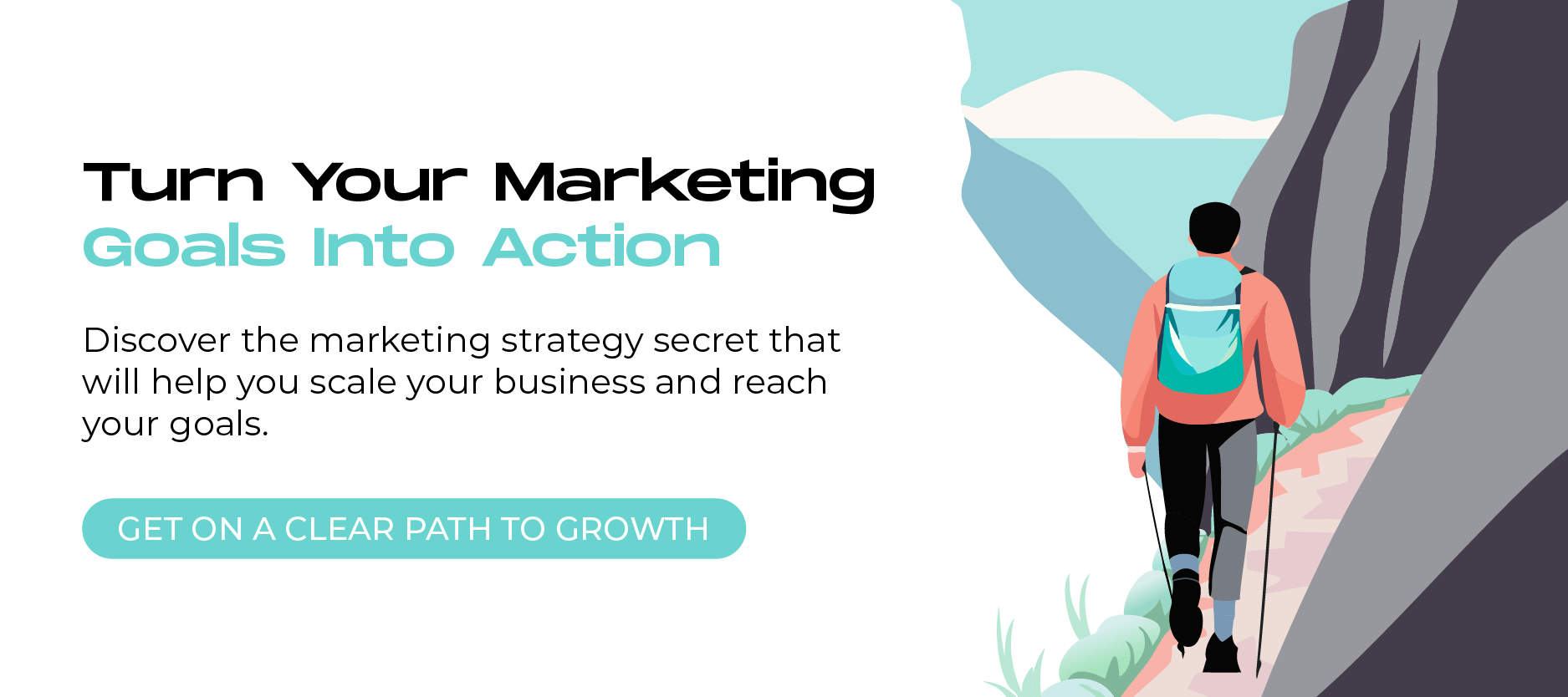 New call-to-action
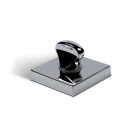 TWIN TURN HX8505 HR WC/NI-SAT-MAT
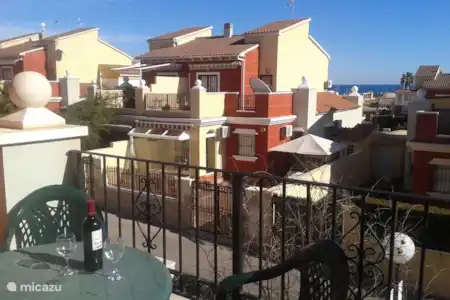 huis huren torrevieja lange termijn lange termijn verhuur vakantiehuizen jij kunt ze huren huis huren torrevieja lange termijn lange termijn verhuur vakantiehuizen jij kunt ze huren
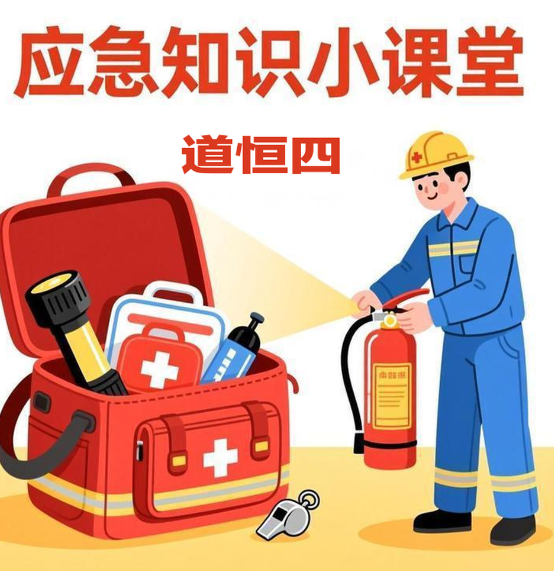 ??道行專題：假期出行醫療應急知識系列（四）飲食健康篇——海鮮中毒、急性腸胃炎、食物過敏，吃貨的“保胃戰”怎么打？?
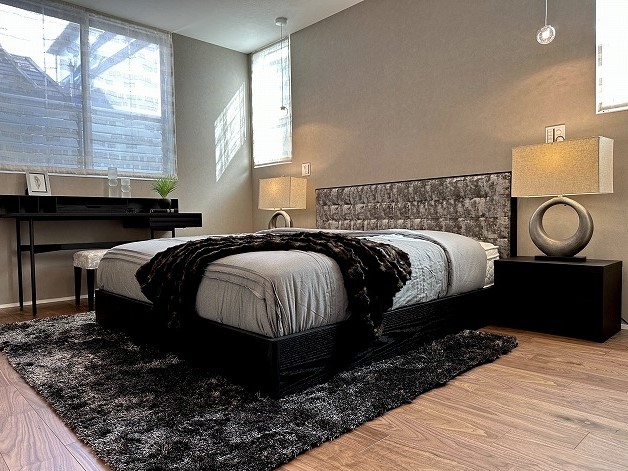 �����ώ������ގ��ġ�CUORE�ʥ�������˥�������٥å�/��Ǽ��ǽ�դ�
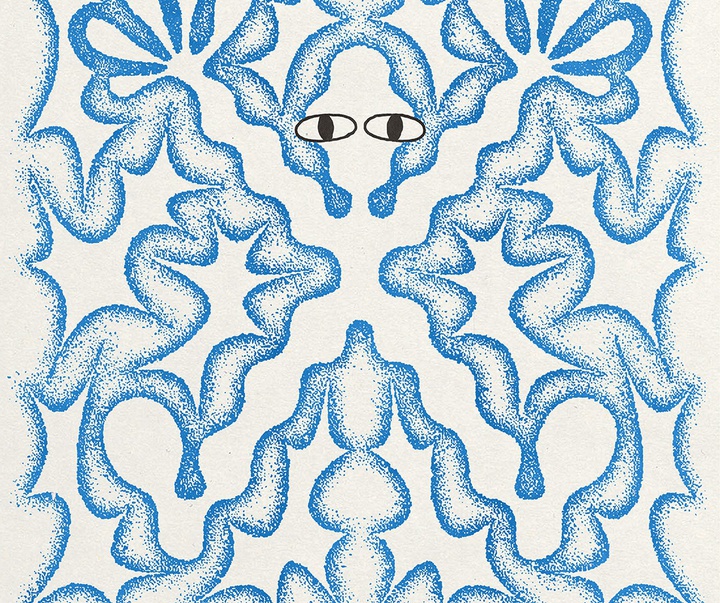 Gallery of Graphics by Alex Khabbazi - UK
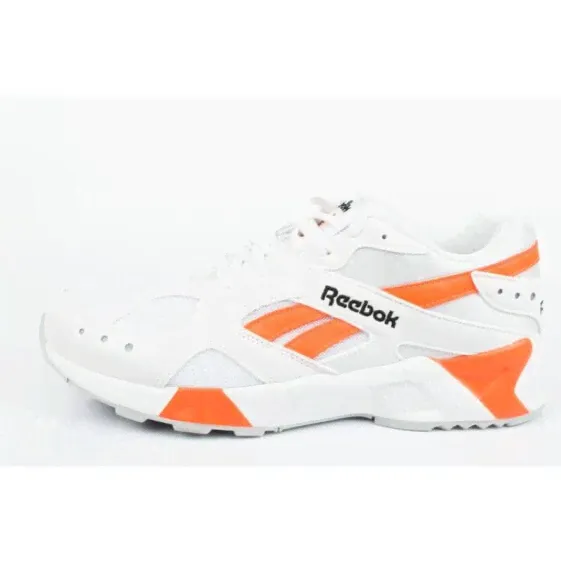 Reebok Aztrek CN7472 shoes-2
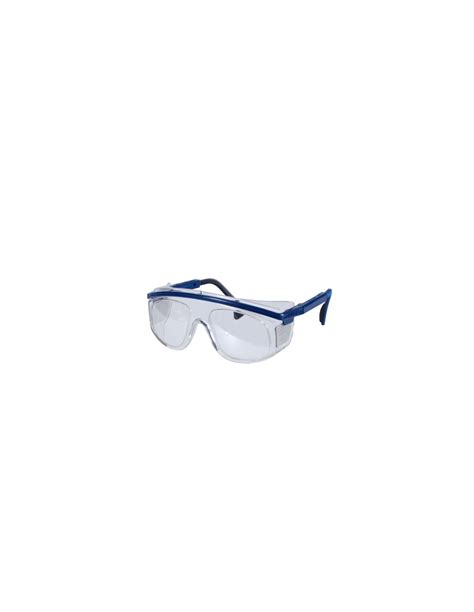 Astros Glasses For X Ray Protection Xenolite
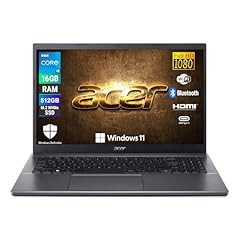 Acer extensa portatile usato  Spedito ovunque in Italia 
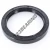 OAS-78X100X12-NBR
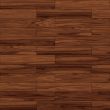 Wooden parquet tiles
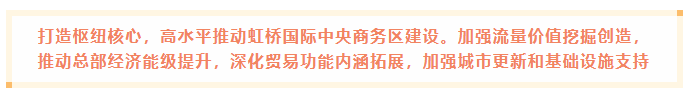 1677677118599016347.png 1677677118599016347.png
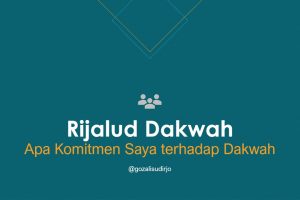 download materi rijalud dakwah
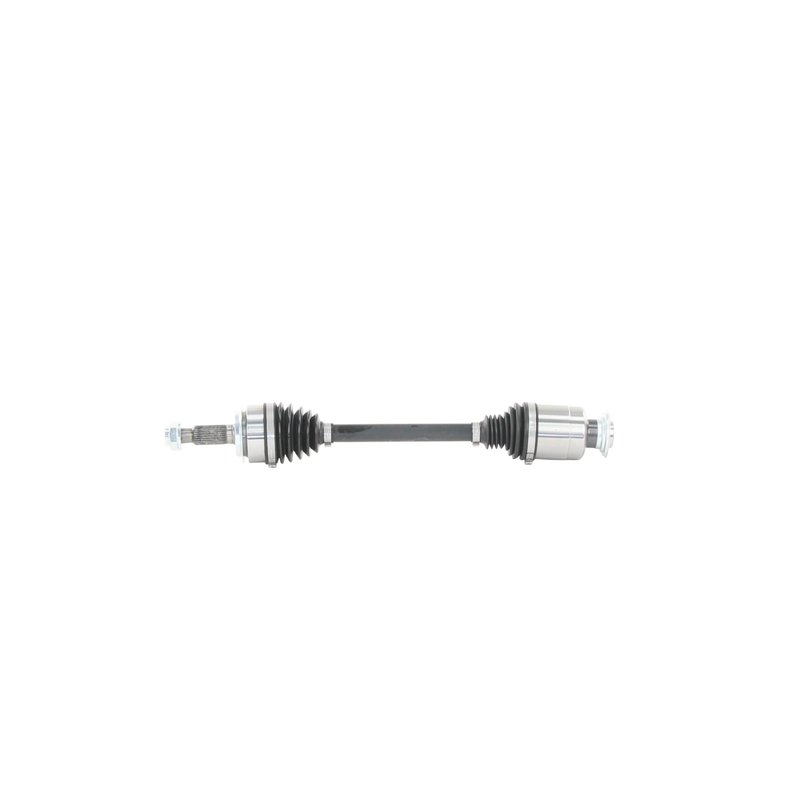 TrakMotive HO-86005 CV Axle Shaft - Front Right
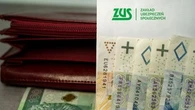 6600 zł bez dnia pracy. ZUS wypłaca specjalną emeryturę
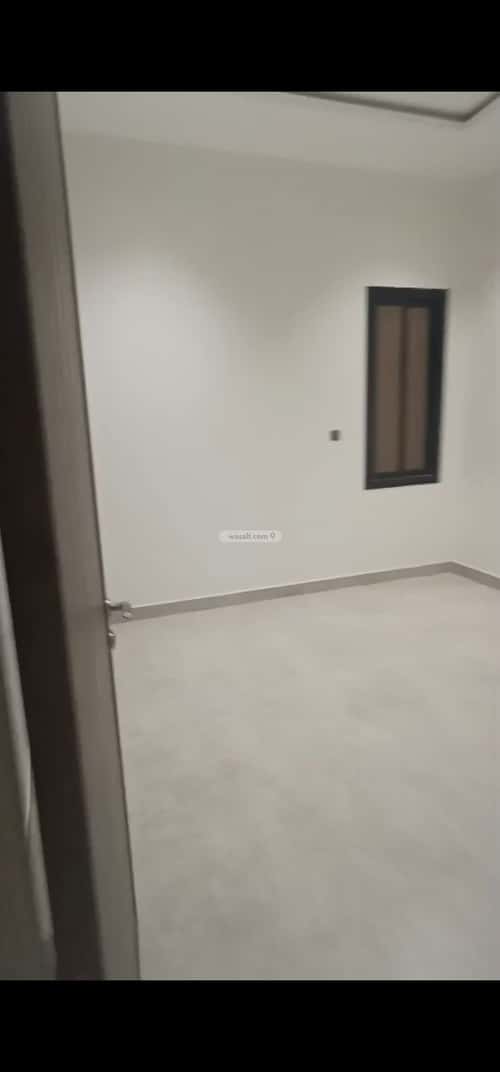 Floor with 4 Bedrooms Al-Yarmuk, East Riyadh, Riyadh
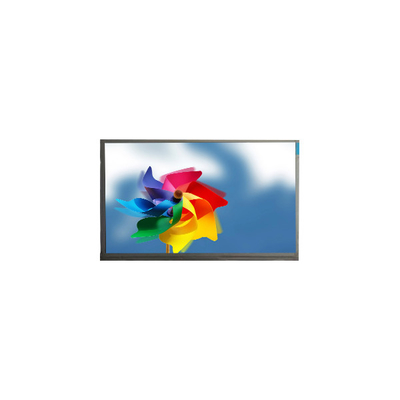 ভালো দাম নতুন M270HCJ-P5B 27.0 ইঞ্চি 1920 * 1080 এলসিডি প্যানেল এলসিডি স্ক্রিন অনলাইন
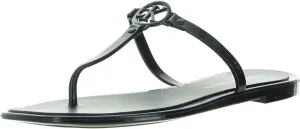 Calvin Klein Women's Edhen Sandal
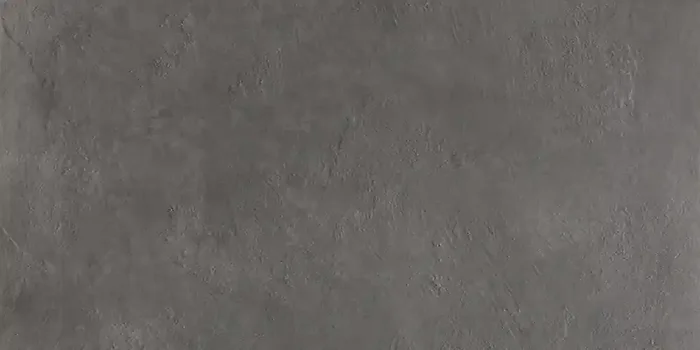 Musterfliesenstück für FKEU Kollektion Urbantech Graphite Matt Fliese 75×150 R10/B Art.-Nr. FKEU0992808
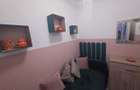 Vand apartament 3 camere Avantgarden Bartolomeu - 2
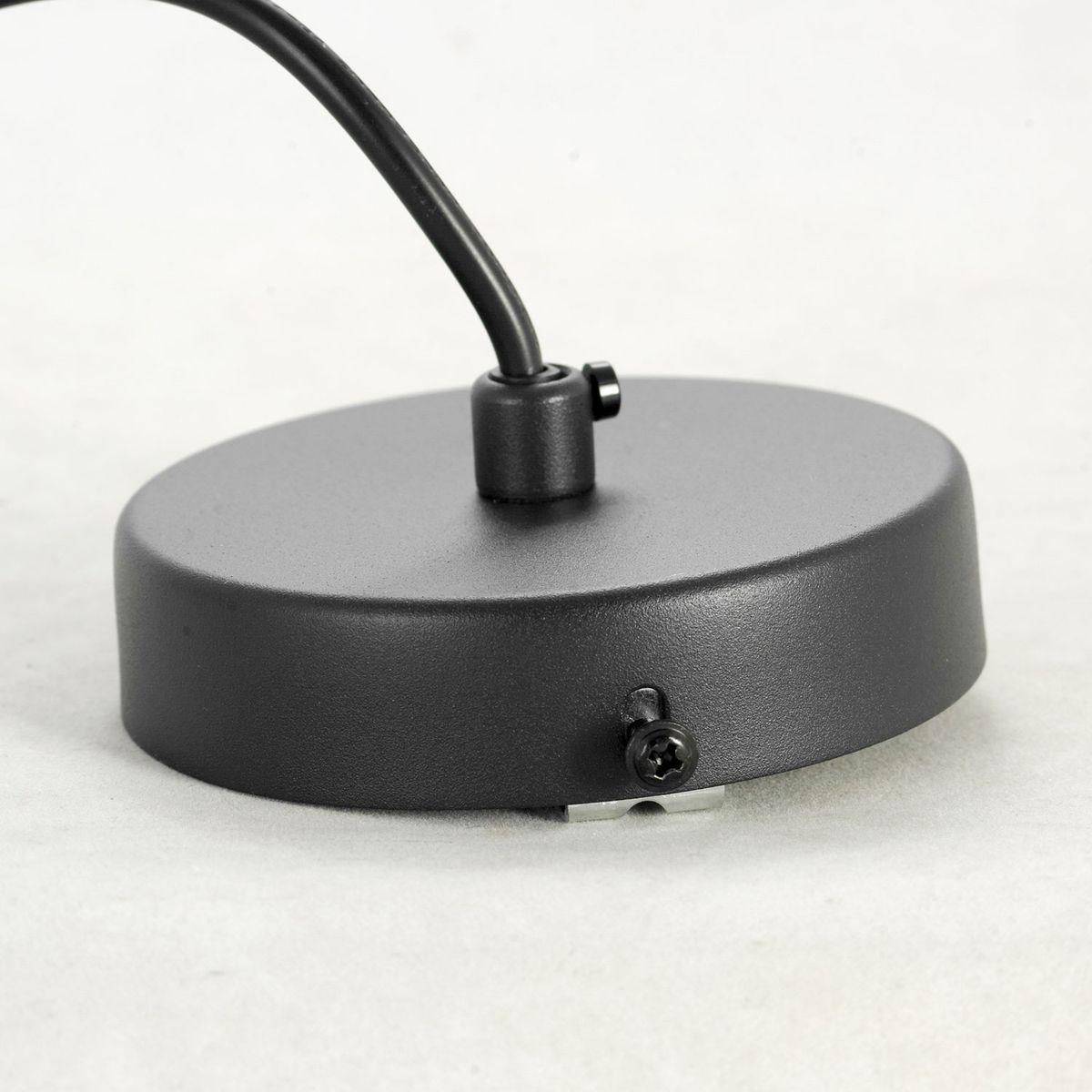 подвесной светильник lussole loft lowndes lsp-8498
■ ■ ■ ■
The answer must be the full listing, exact in every line, with the pictures removed.

 New call-to-action
 TWIN TURN HX8505 HR WC/NI-SAT-MAT
 huis huren torrevieja lange termijn lange termijn verhuur vakantiehuizen jij kunt ze huren huis huren torrevieja lange termijn lange termijn verhuur vakantiehuizen jij kunt ze huren
 ??道行專題：假期出行醫療應急知識系列（四）飲食健康篇——海鮮中毒、急性腸胃炎、食物過敏，吃貨的“保胃戰”怎么打？?
 �����ώ������ގ��ġ�CUORE�ʥ�������˥�������٥å�/��Ǽ��ǽ�դ�
 Gallery of Graphics by Alex Khabbazi - UK
 Reebok Aztrek CN7472 shoes-2
 Astros Glasses For X Ray Protection Xenolite
 Acer extensa portatile usato  Spedito ovunque in Italia 
 OAS-78X100X12-NBR
 Wooden parquet tiles
 1677677118599016347.png 1677677118599016347.png
 download materi rijalud dakwah
 TrakMotive HO-86005 CV Axle Shaft - Front Right
 6600 zł bez dnia pracy. ZUS wypłaca specjalną emeryturę
 Floor with 4 Bedrooms Al-Yarmuk, East Riyadh, Riyadh
 ভালো দাম নতুন M270HCJ-P5B 27.0 ইঞ্চি 1920 * 1080 এলসিডি প্যানেল এলসিডি স্ক্রিন অনলাইন
 Calvin Klein Women's Edhen Sandal
 Musterfliesenstück für FKEU Kollektion Urbantech Graphite Matt Fliese 75×150 R10/B Art.-Nr. FKEU0992808
 Vand apartament 3 camere Avantgarden Bartolomeu - 2
 подвесной светильник lussole loft lowndes lsp-8498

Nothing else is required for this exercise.